La position de notre gouvernement est que ce raisonnement rétrograde doit être abandonné. En lieu de quoi, nous devons élaborer un plan basé sur des hypothèses raisonnables en matière d’excédents primaires et cohérentes avec les taux de croissance de la production, l’investissement net, et le développement des exportations qui peuvent stabiliser la situation économique de la Grèce et le taux de sa dette. Si cela signifie que le ratio dette/PIB dépassera 120 % en 2020, nous trouverons des moyens intelligents pour rationaliser, redéfinir ou restructurer la dette – tout en gardant à l’esprit que le but est de maximiser la valeur actuelle effective qui sera retournée aux créanciers de la Grèce.
Outre convaincre la troïka que notre analyse de la soutenabilité de notre dette doit éviter le piège de l’austérité, nous devons surmonter le deuxième obstacle : le piège de la réforme. Le précédent programme de réformes, dont nos partenaires refusent avec tant d’intransigeance qu’il soit annulé par notre gouvernement, était fondé sur la dévaluation interne, des coupes dans les salaires et les pensions de retraites, la perte des protections au travail et la privatisation au prix maximum de biens publics.

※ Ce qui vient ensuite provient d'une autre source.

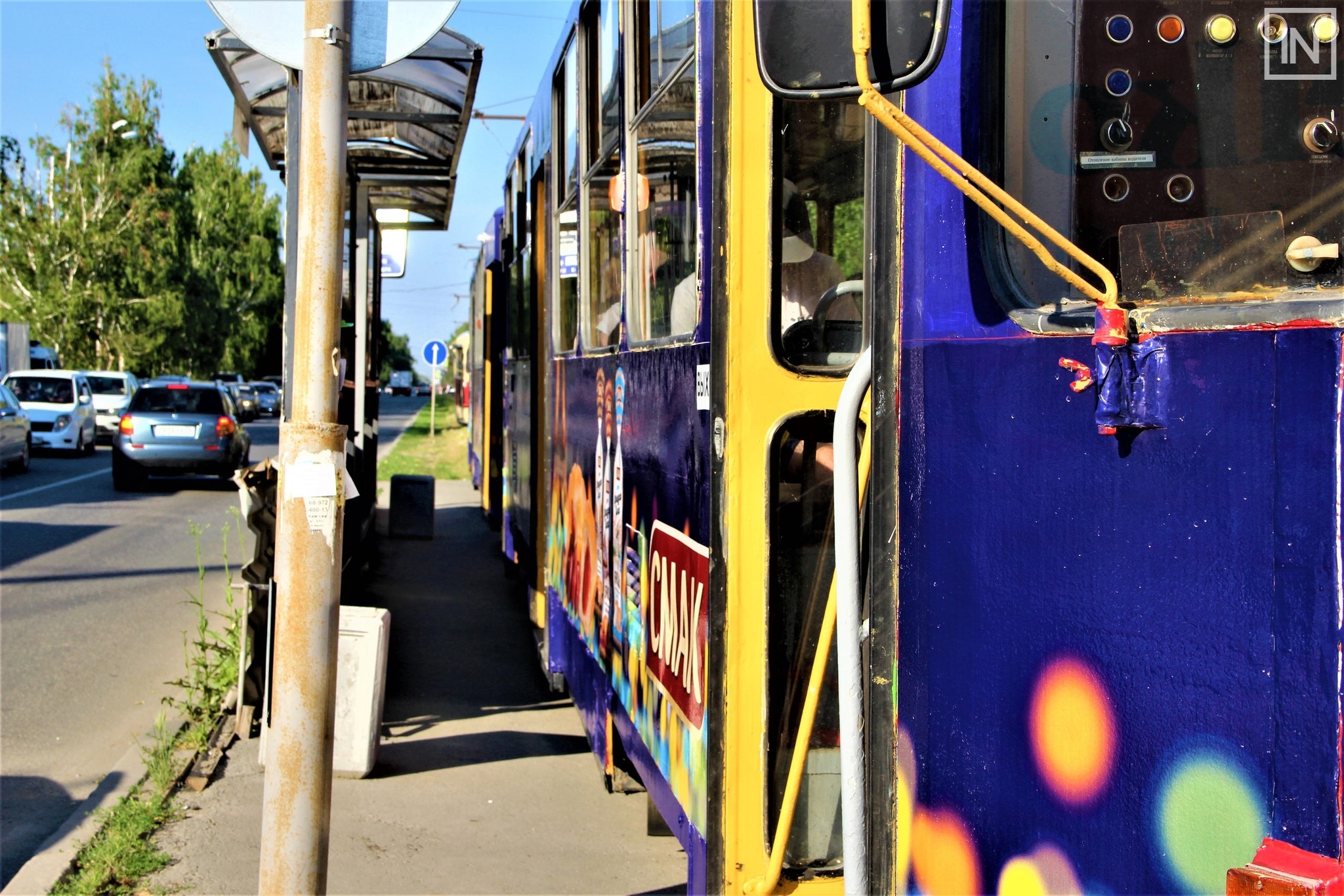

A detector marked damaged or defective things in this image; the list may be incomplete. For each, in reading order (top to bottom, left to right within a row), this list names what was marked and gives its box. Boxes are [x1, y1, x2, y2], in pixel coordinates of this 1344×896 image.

rusty metal pole [258, 0, 352, 891]
rust stain on pole [258, 1, 352, 896]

Nos partenaires croient qu’à un moment donné, ce programme fonctionnera. Si les salaires baissent encore plus, l’emploi augmentera. Le moyen de soigner un système de retraites malade est de tailler dans les pensions. Et les privatisations doivent tendre à des prix de vente [des services, eau, gaz, électricité, etc., NdT] plus élevés pour rembourser une dette dont beaucoup (en privé) sont d’accord pour dire qu’elle est insoutenable.
Au contraire, notre gouvernement croit que ce programme a échoué, laissant la population lasse des réformes. La meilleure preuve de cet échec est que, malgré une énorme baisse des salaires et des coûts, la croissance des exportations a été nulle (l’élimination du déficit du compte courant étant dûe exclusivement à l’effondrement des importations).

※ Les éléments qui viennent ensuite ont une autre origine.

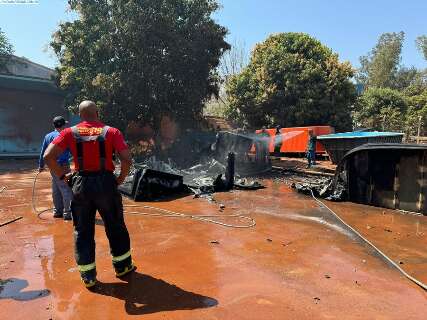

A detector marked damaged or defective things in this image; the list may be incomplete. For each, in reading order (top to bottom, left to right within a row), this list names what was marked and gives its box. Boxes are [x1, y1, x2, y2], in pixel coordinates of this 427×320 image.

burned debris pile [120, 130, 268, 200]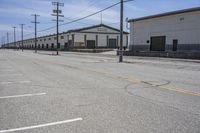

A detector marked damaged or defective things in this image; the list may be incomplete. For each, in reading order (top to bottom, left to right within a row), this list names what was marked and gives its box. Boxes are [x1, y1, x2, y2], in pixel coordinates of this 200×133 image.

Des réductions de salaire supplémentaires n’aideront pas les sociétés exportatrices, qui sont embourbées dans une crise du crédit. Et de nouvelles baisses des pensions ne répondront pas aux véritables causes des problèmes du système des retraites (faible taux d’emploi et beaucoup de travail non déclaré). De telles mesures ne feront que causer de nouveaux dommages au tissu social soulignés plus haut, le rendant incapable d’offrir le soutien dont notre programme de réformes a désespérément besoin.
Les désaccords actuels avec nos partenaires ne sont pas insurmontables. Notre gouvernement est désireux de rationaliser le système des retraites (par exemple en limitant le départ en retraite anticipé), de procéder à la privatisation partielle de biens publics, de résoudre la question des prêts non performants qui bloquent les circuits du crédit, de créer une commission d’impôt totalement indépendante et de dynamiser l’entrepreneuriat. Les divergences qui restent concernent la manière dont nous comprenons les relations entre les diverses réformes et l’environnement macro-économique.
Rien de tout cela ne signifie qu’il n’est pas possible de trouver immédiatement un terrain d’entente. Le gouvernement grec veut une voie menant à la consolidation budgétaire qui ait un sens, et nous voulons des réformes que toutes les parties estiment importantes. Notre tâche est de convaincre nos partenaires que nos démarches sont plus stratégiques que tactiques, et que notre logique est rationnelle. Leur tâche est d’abandonner une approche qui a échoué.